However, once Hans discovers that the chimpanzee they’d tested the brain transplant procedure on has killed and eaten its mate the young doctor begins to suspect this plan might be lacking a little in the ethical and benevolence department. Maybe this isn’t a good idea after all? Undeterred Victor forges ahead, literally, and transplants the brains.
Will the experiment lead to a bright new dawn of scientific epiphanies and a deathless utopia for humanity or will it end in murder, violence and mayhem? Watch ‘The Revenge of Frankenstein’ (1958) and find out!
What’s really fun about ‘The Revenge of Frankenstein’ is how it completely and totally puts the Baron front and center as the villain. There’s no ambiguity as to Victor being misguided or a victim of his own creation — he’s an out and out psychopathic loony. This allows Peter Cushing the chance to revel in playing the bad guy (watching him here you can understand why George Lucas cast him as Tarkin) which he does with panache and a disconcerting charm. I’d also forgotten just how dashing Cushing was when he was younger as well as being a fantastic mover and knowing just how to carry himself for maximum effect.
Another element to ‘Revenge’s effectiveness are the undercurrents, although these are undercurrents gleefully flowing away at the surface, of sex, cannibalism and some truly brutal murder scenes (at one point a character is kicked and beaten to death). It’s a heady and potent mix highlighting why these Hammer films caused such a fuss back in the day. The British might’ve lacked some of the explicit excess of a lot of European horror films but those films followed on from the foundations Hammer laid down and all that hideous extravagance is pounding away here as much as in any of the more extreme fare that followed after. This is a surprisingly nasty little film and all the better for it.
The production design is excellent, wonderfully combining 19th Century Germanic period stylings with futuristic, brightly coloured, bonkers body-horror experiments which gives the movie a nicely unique look and feel.

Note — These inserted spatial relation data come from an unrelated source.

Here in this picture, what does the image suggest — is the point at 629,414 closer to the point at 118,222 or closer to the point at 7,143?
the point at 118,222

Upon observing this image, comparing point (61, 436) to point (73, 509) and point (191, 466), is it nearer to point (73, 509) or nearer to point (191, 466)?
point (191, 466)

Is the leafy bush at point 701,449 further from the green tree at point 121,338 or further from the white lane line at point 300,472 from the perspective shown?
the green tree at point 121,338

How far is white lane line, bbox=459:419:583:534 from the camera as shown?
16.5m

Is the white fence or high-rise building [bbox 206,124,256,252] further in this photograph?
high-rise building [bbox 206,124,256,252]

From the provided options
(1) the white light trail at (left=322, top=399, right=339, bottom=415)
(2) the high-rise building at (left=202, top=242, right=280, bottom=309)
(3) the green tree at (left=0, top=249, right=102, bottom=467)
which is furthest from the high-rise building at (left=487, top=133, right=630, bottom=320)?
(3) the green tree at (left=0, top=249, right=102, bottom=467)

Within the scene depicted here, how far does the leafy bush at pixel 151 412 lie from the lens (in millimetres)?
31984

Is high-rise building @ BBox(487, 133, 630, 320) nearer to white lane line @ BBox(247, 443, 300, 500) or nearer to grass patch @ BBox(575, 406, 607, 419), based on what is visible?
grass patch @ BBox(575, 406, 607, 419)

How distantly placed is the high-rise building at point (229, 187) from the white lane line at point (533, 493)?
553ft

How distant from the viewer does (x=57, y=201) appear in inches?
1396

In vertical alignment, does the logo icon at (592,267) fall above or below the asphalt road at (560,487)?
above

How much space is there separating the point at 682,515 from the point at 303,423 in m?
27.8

It also has a great ending that, without giving too much away, has one of the best moustache twirls I’ve seen. And does the Baron get away with all this madness? He seems not to and once again as finally met his death… although who is this Doctor Franck now practising in London’s Harley St?
‘The Revenge of Frankenstein’ is great. It’s got a genuinely fun story, is colourful as hell and gallops along at a brisk pace. Clasp your peepers on this one ASAP.